(Gathered data)
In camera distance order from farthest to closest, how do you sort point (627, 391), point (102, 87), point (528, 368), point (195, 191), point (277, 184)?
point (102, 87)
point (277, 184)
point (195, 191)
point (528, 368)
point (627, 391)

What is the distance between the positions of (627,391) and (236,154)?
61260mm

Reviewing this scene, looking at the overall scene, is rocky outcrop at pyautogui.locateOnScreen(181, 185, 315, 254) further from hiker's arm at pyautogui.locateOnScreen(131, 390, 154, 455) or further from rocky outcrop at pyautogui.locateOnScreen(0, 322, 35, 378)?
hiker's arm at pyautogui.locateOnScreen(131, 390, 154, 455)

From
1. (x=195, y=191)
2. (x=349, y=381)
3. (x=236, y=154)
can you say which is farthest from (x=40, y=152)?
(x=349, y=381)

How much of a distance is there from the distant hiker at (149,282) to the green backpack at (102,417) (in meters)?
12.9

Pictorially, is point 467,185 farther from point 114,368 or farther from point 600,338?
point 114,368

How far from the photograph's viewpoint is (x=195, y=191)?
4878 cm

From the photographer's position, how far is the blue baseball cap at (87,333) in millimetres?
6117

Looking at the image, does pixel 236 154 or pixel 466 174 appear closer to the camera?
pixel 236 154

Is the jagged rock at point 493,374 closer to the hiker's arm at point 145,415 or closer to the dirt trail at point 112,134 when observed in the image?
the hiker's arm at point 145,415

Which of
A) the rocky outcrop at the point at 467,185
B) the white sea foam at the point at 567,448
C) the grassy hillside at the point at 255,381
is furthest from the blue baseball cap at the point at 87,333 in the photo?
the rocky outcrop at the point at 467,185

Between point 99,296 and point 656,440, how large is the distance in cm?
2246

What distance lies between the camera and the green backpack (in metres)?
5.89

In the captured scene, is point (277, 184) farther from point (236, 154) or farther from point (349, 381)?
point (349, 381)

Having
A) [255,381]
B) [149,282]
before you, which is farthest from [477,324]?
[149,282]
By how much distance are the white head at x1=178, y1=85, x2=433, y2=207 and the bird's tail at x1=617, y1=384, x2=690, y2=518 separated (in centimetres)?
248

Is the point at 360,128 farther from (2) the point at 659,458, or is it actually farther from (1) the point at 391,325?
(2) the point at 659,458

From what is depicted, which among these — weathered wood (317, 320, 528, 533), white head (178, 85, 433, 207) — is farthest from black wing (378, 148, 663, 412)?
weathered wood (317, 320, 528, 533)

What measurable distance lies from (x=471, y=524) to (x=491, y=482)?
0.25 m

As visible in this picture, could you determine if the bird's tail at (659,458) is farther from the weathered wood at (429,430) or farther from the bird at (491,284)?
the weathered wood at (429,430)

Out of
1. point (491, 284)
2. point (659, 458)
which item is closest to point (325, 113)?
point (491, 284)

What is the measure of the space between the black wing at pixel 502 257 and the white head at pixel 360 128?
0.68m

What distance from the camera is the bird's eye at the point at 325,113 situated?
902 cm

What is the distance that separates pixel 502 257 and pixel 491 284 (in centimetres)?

### [What you will do]
Render every line of the material above as a JSON list of strings, one string per line, leaving out the blank lines.

### [Right answer]
[
  "In camera distance order from farthest to closest, how do you sort point (627, 391), point (102, 87), point (528, 368), point (195, 191), point (277, 184)?",
  "point (102, 87)",
  "point (277, 184)",
  "point (195, 191)",
  "point (528, 368)",
  "point (627, 391)",
  "What is the distance between the positions of (627,391) and (236,154)?",
  "61260mm",
  "Reviewing this scene, looking at the overall scene, is rocky outcrop at pyautogui.locateOnScreen(181, 185, 315, 254) further from hiker's arm at pyautogui.locateOnScreen(131, 390, 154, 455) or further from rocky outcrop at pyautogui.locateOnScreen(0, 322, 35, 378)?",
  "hiker's arm at pyautogui.locateOnScreen(131, 390, 154, 455)",
  "From",
  "1. (x=195, y=191)",
  "2. (x=349, y=381)",
  "3. (x=236, y=154)",
  "can you say which is farthest from (x=40, y=152)?",
  "(x=349, y=381)",
  "How much of a distance is there from the distant hiker at (149,282) to the green backpack at (102,417) (in meters)?",
  "12.9",
  "Pictorially, is point 467,185 farther from point 114,368 or farther from point 600,338?",
  "point 114,368",
  "How far from the photograph's viewpoint is (x=195, y=191)?",
  "4878 cm",
  "From the photographer's position, how far is the blue baseball cap at (87,333) in millimetres?",
  "6117",
  "Looking at the image, does pixel 236 154 or pixel 466 174 appear closer to the camera?",
  "pixel 236 154",
  "Is the jagged rock at point 493,374 closer to the hiker's arm at point 145,415 or closer to the dirt trail at point 112,134 when observed in the image?",
  "the hiker's arm at point 145,415",
  "Which of",
  "A) the rocky outcrop at the point at 467,185",
  "B) the white sea foam at the point at 567,448",
  "C) the grassy hillside at the point at 255,381",
  "is furthest from the blue baseball cap at the point at 87,333 in the photo?",
  "the rocky outcrop at the point at 467,185",
  "Between point 99,296 and point 656,440, how large is the distance in cm?",
  "2246",
  "What distance lies between the camera and the green backpack (in metres)?",
  "5.89",
  "In the captured scene, is point (277, 184) farther from point (236, 154) or farther from point (349, 381)?",
  "point (349, 381)",
  "Having",
  "A) [255,381]",
  "B) [149,282]",
  "before you, which is farthest from [477,324]?",
  "[149,282]",
  "By how much distance are the white head at x1=178, y1=85, x2=433, y2=207 and the bird's tail at x1=617, y1=384, x2=690, y2=518 separated (in centimetres)?",
  "248",
  "Is the point at 360,128 farther from (2) the point at 659,458, or is it actually farther from (1) the point at 391,325?",
  "(2) the point at 659,458",
  "From what is depicted, which among these — weathered wood (317, 320, 528, 533), white head (178, 85, 433, 207) — is farthest from black wing (378, 148, 663, 412)?",
  "weathered wood (317, 320, 528, 533)",
  "What measurable distance lies from (x=471, y=524) to (x=491, y=482)?",
  "0.25 m",
  "As visible in this picture, could you determine if the bird's tail at (659,458) is farther from the weathered wood at (429,430) or farther from the bird at (491,284)?",
  "the weathered wood at (429,430)",
  "Out of",
  "1. point (491, 284)",
  "2. point (659, 458)",
  "which item is closest to point (325, 113)?",
  "point (491, 284)",
  "What is the measure of the space between the black wing at pixel 502 257 and the white head at pixel 360 128?",
  "0.68m",
  "What distance from the camera is the bird's eye at the point at 325,113 situated?",
  "902 cm",
  "What is the distance that separates pixel 502 257 and pixel 491 284 (in centimetres)?"
]